COLUMBUS, Ohio (AP) — Stanley J. Aronoff, a Republican who spent nearly 40 years in the Ohio Legislature, including eight as the powerful Senate president, has died. He was 91.

Aronoff died peacefully Wednesday evening, said Tina Donnelly, managing partner at the law firm Aronoff, Rosen & Hunt. “At the ripe old age of 91, he lived a good life,” she said.

The Harvard-educated lawyer from Cincinnati was known as an artful negotiator for Republican interests at a time when Democrats controlled the Ohio House and, for part of his tenure, the governor’s office. He also championed public funding for the arts with legislation that endures today.

One example of Aronoff’s finesse with a deal involved a 1992 campaign finance bill.

Democratic House Speaker Vern Riffe sent the legislation to the Senate with limits on individual campaign donations important to Republican candidates. Aronoff held up the bill in the GOP-dominated Senate until the House begrudgingly conceded to also limit contributions by labor unions, which were heavy givers to Democrats.

“Stanley Aronoff was the carrot to Vern Riffe’s stick,” said Brian Perera, a former longtime Senate finance director.

Aronoff and Riffe were the last powerful legislative leaders of Ohio’s pre-term-limits era, and both left under the cloud of an ethics scandal involving speaking fees that many viewed as emblematic of how strong the men had become.

Both were caught up in the 1995 scandal, in which they accepted fees that were less than $500 from more than one source for speaking at the same event to get around a $500 fee limit, a maneuver called “pancaking.”

Aronoff pleaded no contest to accepting $4,500 in fees from organizations tied to Ohio-based retailer The Limited.
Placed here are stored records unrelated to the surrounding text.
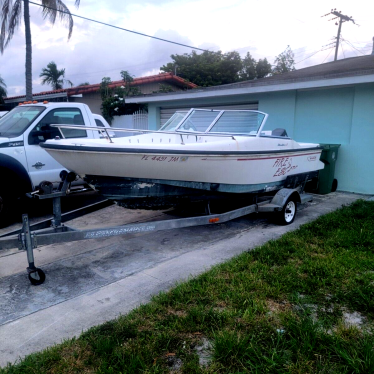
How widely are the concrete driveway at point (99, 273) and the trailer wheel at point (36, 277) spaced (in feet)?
0.19

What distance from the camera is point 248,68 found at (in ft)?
101

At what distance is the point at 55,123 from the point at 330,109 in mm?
6750

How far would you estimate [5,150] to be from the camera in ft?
20.1

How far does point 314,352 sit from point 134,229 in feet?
8.39

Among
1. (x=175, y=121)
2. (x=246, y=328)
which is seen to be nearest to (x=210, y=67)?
(x=175, y=121)

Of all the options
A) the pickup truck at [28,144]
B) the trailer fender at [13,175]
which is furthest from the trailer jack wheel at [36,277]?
the trailer fender at [13,175]

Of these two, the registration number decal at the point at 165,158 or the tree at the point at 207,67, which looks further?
the tree at the point at 207,67

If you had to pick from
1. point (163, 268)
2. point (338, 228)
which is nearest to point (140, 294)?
point (163, 268)

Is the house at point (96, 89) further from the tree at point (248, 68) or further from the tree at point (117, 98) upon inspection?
the tree at point (248, 68)

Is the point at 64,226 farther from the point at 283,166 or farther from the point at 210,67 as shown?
the point at 210,67

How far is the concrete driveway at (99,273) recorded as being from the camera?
10.8 ft

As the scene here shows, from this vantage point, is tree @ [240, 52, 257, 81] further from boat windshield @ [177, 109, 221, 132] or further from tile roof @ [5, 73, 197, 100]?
boat windshield @ [177, 109, 221, 132]

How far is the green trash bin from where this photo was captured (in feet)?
28.5

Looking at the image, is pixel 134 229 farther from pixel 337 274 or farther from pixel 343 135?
pixel 343 135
His community service sentence required him to lecture to student groups on ethics in government.

With term limits looming, Aronoff opted not to seek what would have been his final term in 1996. He founded Aronoff, Rosen & Hunt and later worked as an attorney at Strategic Health Care, a consulting firm.

Republican Gov. Mike DeWine, who served with Aronoff in the state Senate, said the Ohio Statehouse renovation, completed in 1996, was among projects he championed.

“Stan was a driving force behind the restoration of the Ohio Statehouse, making sure that there was adequate funding and long-term vision to bring the Statehouse complex, including the Senate Annex, back to its original Greek-revival style with the functionality for use in the modern era," he said in a statement expressing condolences to Aronoff's family.

Aronoff began his Statehouse career as in 1961 as a state representative, moving later to the Senate. He ran unsuccessfully for state attorney general in 1974 and for Congress in 1978. He was chairman of the Council of State Governments, a nonpartisan policy and advocacy group, in 1996.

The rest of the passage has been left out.